Memang, Kementerian Komunikasi dan Informatika sejak 2020 telah menjalankan tiga mekanisme memerangi hoaks. Selain preventif lewat edukasi, dilakukan dua strategi korektif, yakni penegakan hukum bersama Polri, dan patroli siber 24 jam menggunakan kecerdasan buatan (AI). Hingga Januari 2023, patrol siber itu telah menangani 1.321 hoaks politik.
Kita berharap penegakan hukum sesuai dengan UU Nomor 19/2016 tentang Perubahan atas UU Nomor 11/2008 tentang Informasi dan Transaksi Elektronik juga ditegakkan. Sesuai dengan Pasal 45 ayat (3) UU ITE 2016 disebutkan bahwa setiap orang yang dengan sengaja dan tanpa hak mendistribusikan dan/atau mentransmisikan dan/atau membuat dapat diaksesnya informasi elektronik dan/atau dokumen elektronik yang memiliki muatan penghinaan dan/atau pencemaran nama baik sebagaimana dimaksud dalam Pasal 27 ayat (3) dipidana dengan pidana penjara paling lama 4 tahun dan/atau denda paling banyak Rp750 juta.

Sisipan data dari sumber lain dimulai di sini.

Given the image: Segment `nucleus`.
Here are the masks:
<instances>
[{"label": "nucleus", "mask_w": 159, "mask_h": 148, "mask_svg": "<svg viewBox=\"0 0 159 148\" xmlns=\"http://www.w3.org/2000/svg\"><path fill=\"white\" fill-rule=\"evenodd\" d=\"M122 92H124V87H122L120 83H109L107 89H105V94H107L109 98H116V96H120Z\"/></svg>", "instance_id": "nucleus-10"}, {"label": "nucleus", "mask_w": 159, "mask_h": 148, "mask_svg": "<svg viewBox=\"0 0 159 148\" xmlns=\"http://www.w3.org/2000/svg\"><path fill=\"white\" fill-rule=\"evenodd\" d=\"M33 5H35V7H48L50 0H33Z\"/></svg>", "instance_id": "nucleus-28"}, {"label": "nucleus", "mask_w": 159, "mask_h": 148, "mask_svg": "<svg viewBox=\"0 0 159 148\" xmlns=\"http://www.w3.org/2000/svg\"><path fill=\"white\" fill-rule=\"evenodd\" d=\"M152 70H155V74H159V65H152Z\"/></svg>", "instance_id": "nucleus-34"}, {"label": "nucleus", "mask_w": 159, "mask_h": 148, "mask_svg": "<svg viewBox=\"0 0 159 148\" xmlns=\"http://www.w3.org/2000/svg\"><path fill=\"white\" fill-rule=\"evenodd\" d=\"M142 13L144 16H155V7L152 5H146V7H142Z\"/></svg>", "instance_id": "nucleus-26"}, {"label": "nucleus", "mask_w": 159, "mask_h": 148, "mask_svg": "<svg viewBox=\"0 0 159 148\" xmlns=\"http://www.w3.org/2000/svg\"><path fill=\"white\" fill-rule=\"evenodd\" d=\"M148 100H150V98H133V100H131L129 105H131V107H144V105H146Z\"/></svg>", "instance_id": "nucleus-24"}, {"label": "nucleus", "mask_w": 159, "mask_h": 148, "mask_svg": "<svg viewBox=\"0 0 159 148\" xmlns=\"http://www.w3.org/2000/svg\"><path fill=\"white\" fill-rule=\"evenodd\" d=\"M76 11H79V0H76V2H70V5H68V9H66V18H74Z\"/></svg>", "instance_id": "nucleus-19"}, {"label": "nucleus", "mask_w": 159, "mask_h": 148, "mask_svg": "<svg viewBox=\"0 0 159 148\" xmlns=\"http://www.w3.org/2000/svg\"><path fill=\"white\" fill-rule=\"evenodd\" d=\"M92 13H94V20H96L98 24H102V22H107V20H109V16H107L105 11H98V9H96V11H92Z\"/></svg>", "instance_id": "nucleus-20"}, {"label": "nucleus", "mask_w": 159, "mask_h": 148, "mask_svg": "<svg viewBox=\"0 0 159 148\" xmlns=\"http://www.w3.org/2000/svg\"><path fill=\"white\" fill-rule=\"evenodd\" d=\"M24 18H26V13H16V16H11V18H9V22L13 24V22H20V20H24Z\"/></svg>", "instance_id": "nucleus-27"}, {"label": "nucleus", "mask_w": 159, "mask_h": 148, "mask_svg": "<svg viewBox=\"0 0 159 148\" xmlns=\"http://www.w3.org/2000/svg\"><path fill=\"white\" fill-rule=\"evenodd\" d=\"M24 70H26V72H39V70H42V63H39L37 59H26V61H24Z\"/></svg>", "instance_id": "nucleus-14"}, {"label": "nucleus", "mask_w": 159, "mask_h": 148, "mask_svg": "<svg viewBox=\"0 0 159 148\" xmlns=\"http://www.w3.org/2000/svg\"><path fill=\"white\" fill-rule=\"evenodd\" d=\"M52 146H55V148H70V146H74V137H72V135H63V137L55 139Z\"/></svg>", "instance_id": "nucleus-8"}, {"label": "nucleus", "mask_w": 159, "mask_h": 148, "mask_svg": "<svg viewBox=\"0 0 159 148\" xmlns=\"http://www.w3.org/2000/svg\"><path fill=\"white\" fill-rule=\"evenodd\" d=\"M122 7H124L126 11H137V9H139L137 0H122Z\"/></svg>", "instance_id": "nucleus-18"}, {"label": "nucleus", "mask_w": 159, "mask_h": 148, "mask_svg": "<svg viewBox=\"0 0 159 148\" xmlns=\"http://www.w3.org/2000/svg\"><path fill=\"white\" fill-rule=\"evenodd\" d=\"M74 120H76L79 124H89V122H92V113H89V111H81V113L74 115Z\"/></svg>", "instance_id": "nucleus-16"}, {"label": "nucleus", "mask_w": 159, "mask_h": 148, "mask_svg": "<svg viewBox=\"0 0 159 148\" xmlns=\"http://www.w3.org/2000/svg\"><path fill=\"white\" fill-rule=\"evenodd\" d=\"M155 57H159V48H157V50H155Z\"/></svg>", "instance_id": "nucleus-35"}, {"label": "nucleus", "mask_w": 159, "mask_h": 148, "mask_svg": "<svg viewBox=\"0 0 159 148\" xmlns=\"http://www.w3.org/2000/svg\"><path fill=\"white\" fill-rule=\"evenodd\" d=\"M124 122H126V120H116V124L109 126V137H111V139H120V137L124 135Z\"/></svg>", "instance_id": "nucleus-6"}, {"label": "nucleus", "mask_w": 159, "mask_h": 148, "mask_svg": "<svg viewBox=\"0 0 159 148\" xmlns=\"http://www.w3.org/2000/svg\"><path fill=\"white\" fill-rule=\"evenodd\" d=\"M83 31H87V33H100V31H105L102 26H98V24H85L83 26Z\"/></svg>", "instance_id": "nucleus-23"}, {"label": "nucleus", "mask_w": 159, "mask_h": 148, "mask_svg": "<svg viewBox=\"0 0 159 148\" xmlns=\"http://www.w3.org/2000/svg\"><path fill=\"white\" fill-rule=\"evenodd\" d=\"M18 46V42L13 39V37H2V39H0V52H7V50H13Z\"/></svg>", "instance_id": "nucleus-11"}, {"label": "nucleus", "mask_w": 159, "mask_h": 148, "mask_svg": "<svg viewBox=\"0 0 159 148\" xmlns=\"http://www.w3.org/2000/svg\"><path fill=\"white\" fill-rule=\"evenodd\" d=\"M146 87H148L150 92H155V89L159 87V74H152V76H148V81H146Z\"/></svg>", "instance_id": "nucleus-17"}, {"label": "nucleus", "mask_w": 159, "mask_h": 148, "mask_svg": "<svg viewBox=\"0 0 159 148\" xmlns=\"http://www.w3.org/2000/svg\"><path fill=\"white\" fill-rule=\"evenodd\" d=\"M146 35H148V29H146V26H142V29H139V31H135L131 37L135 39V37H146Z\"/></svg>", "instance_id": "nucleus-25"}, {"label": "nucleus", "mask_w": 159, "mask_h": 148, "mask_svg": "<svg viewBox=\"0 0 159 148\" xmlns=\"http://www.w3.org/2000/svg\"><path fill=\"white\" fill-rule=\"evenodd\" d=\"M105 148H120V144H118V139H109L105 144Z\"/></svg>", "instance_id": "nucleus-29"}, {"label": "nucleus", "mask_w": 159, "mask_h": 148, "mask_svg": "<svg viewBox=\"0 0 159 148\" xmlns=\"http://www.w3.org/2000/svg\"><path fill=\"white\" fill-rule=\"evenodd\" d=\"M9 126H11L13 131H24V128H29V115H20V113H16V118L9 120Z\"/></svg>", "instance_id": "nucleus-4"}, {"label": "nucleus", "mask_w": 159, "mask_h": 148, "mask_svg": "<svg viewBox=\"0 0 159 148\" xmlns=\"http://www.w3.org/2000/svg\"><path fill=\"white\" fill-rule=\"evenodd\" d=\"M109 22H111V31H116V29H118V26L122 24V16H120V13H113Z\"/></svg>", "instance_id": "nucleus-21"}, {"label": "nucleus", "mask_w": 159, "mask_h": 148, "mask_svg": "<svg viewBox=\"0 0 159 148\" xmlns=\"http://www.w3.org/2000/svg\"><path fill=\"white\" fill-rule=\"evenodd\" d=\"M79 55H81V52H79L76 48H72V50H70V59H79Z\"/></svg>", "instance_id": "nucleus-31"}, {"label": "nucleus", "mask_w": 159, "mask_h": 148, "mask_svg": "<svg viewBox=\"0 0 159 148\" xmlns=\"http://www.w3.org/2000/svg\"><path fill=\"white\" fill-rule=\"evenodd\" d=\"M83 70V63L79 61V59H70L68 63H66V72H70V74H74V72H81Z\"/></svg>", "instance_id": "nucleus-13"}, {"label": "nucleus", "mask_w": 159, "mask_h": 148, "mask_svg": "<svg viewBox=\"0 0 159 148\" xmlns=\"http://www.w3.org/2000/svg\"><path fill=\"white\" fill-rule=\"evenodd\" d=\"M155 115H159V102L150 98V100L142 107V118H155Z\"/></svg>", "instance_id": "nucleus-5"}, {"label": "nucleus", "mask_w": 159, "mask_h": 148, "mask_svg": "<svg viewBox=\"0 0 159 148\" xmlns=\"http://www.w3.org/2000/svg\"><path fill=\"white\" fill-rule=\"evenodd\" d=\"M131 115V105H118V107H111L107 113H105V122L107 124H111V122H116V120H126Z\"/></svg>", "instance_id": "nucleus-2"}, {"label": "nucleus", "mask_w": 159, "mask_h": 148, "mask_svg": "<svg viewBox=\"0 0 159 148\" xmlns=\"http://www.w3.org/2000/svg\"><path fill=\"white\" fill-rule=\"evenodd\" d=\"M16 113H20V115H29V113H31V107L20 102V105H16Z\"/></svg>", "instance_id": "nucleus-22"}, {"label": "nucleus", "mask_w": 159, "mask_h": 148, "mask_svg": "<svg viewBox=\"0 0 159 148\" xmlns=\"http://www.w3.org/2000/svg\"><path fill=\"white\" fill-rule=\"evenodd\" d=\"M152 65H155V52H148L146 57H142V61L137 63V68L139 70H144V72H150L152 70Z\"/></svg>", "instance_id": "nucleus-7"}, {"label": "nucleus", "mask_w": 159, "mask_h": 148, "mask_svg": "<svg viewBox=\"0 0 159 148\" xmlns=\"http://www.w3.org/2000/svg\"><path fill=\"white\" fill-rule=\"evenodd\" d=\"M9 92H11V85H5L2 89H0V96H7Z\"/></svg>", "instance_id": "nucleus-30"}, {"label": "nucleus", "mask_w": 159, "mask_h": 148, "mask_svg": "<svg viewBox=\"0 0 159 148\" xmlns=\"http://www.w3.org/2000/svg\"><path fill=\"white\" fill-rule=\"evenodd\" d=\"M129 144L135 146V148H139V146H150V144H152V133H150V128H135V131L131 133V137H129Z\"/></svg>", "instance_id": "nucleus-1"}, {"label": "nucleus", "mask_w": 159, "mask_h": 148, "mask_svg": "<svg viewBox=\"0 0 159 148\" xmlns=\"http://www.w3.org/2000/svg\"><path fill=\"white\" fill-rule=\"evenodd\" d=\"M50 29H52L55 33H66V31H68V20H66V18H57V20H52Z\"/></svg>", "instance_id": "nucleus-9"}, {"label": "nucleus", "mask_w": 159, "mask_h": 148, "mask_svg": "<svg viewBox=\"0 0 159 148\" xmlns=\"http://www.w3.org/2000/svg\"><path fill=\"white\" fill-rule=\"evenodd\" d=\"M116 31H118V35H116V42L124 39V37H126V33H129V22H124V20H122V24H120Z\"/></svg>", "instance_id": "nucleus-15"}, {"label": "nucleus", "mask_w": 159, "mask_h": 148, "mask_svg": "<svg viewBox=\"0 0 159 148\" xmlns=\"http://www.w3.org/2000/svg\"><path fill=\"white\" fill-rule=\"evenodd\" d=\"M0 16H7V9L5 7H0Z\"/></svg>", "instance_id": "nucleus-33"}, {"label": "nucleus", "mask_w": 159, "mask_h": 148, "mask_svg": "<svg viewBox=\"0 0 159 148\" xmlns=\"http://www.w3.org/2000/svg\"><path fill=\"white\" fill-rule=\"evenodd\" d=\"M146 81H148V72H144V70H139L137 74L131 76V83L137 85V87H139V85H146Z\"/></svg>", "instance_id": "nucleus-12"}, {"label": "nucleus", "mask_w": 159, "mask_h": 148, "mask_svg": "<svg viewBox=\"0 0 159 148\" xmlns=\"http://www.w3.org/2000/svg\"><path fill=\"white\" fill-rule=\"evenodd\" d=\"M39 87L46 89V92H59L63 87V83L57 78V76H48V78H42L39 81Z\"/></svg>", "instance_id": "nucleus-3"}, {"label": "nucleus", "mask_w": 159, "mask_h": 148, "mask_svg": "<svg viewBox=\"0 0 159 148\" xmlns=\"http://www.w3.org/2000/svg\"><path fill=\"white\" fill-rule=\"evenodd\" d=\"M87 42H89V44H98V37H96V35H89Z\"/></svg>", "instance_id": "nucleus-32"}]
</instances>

Betul pula bahwa penerapan UU ITE 2016 jangan sampai dijadikan alat pemasung kebebasan berpendapat. Namun, sudah saatnya perang terhadap hoaks menjadi lebih serius dengan penggunaan segala instrumen hukum yang ada.
Penegakan hukum itu berarti pula tanpa tebang pilih, termasuk terhadap para politikus. Nyatanya, meski tidak terang-terangan menyebarkan berita/informasi palsu atau tiruan, banyak politikus yang dengan entengnya membuat pernyataan menyesatkan ataupun dengan konteks/koneksi yang salah. Hal-hal tersebut jelas masuk kategori hoaks dan sebab itu harus pula ditindak sama seperti hoaks lainnya.
Bahkan semestinya, para politikus yang menyebarkan hoaks harus menjadi sasaran utama penegakan hukum. Sebagaimana hasil Survei dan Polling Indonesia (Spin) tahun lalu, sebanyak 20,2% masyarakat meyakini sikap politikus menjadi faktor dominan yang menyebabkan polarisasi pemilu. Peran mereka lebih besar ketimbang pemengaruh (influencer) dan pendengung (buzzer).
Sebelum hukum menjerat para politikus penyebar hoaks itu sepantasnya masyarakat juga membuat filter sendiri. Masyarakat harus mencoret mereka dari pilihan pemimpin.
Masyarakat pantas memusuhi politikus hoaks karena merekalah sebenarnya pengkhianat demokrasi. Bahkan, tanpa menjadi pemenang pun mereka sudah bisa membuat kerusakan dengan menambah luka politik dan sosial.